Now retired banker Nerio Pancaldi has been creating unique bikes since 1963. Typically using an unassuming small capacity Italian bike as the base, he designs and engineers major engine changes such as converting an OHV to a DOHC.
Or fitting his own desmo heads. A water-cooled 125cc gear-driven DOHC parallel twin is a completely original design.
Noriyouki Haga’s 2000 YZF-R7 OW-02 heads this row of WSBK racers.

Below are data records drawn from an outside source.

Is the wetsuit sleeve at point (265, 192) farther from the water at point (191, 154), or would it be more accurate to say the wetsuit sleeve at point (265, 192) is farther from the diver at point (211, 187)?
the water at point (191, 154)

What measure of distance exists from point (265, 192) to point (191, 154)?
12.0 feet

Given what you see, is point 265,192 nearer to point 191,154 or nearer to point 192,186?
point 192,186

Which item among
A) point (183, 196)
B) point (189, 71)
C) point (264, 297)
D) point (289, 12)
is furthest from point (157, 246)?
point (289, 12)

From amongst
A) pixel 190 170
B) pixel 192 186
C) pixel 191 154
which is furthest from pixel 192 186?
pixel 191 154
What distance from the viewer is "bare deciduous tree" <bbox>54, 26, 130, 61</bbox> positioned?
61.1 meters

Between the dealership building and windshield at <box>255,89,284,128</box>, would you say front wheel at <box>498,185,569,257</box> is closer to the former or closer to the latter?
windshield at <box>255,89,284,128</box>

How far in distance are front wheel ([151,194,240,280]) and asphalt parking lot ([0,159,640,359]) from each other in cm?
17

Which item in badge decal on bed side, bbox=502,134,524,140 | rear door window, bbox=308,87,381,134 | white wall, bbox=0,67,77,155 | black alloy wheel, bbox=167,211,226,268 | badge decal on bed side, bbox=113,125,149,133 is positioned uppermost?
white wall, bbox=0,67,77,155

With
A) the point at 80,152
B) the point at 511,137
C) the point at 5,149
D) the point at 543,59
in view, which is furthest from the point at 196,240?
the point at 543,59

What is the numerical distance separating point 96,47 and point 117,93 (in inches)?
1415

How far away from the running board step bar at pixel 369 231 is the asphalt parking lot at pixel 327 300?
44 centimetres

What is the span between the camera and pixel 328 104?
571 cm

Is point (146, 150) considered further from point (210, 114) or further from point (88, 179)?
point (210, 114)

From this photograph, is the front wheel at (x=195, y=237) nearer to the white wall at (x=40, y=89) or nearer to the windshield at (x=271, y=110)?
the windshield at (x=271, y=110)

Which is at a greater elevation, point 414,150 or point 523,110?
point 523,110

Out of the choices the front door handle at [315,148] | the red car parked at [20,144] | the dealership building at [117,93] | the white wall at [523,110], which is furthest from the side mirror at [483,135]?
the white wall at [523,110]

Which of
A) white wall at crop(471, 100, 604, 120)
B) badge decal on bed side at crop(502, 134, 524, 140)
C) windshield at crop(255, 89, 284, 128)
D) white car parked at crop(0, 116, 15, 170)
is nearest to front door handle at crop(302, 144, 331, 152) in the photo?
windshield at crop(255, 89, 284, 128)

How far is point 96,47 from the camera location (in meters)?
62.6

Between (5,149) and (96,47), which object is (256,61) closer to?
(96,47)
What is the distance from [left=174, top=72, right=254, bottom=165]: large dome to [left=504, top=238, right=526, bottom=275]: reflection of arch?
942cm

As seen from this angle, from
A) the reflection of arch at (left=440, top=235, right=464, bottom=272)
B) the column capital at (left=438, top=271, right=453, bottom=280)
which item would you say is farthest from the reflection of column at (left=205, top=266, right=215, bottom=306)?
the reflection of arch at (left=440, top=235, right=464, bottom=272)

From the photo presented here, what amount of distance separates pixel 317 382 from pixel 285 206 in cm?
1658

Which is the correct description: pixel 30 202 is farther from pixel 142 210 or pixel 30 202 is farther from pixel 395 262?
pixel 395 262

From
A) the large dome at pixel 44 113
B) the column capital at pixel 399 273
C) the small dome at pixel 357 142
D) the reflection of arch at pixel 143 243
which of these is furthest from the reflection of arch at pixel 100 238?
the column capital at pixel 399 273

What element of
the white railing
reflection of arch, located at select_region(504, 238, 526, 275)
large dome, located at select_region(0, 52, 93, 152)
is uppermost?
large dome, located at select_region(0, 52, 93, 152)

After a problematic debut of the new design in 1999, Haga had a much more successful time the following year, finishing 2nd to Colin Edwards, with 4 wins. 2000 was also the R7’s last year, as Yamaha withdrew from WSBK at the end of that season.
Pierfrancesco “Frankie” Chili poses with his first racing motorcycle, a Malanca he rode in 1982, during the setting up of a special exhibition to celebrate his 24 year racing career. The 4th Hall is used for such special events, including being the control point for historic races passing through Bologna.
One room on the first floor houses ten of the Minarelli family’s competition bikes plus dozens of production and prototype motors. The No3 streamliner set five 175cc world records in 1971 and two more in 1975.
The No1 bike set two 100cc records in 1971 and two in 1973. Successful 75 and 50cc bikes are also seen. One prototype motor on display is a 4-stroke 1954 DOHC 175cc unit.
Angel Nieto’s 1981 125cc title winning Minarelli twin. Nieto had also won the ’79 title on an earlier version, then with Minarelli passing the design onto Garelli for the 1982 season, he won in ’82, ’83 & ‘84 on the basically unchanged machine. With only small changes Fausto Gresini then took the title in ’85 & ’86 and Luca Cadalora in ’87. The Constructor’s trophy and certificate accompany the bike.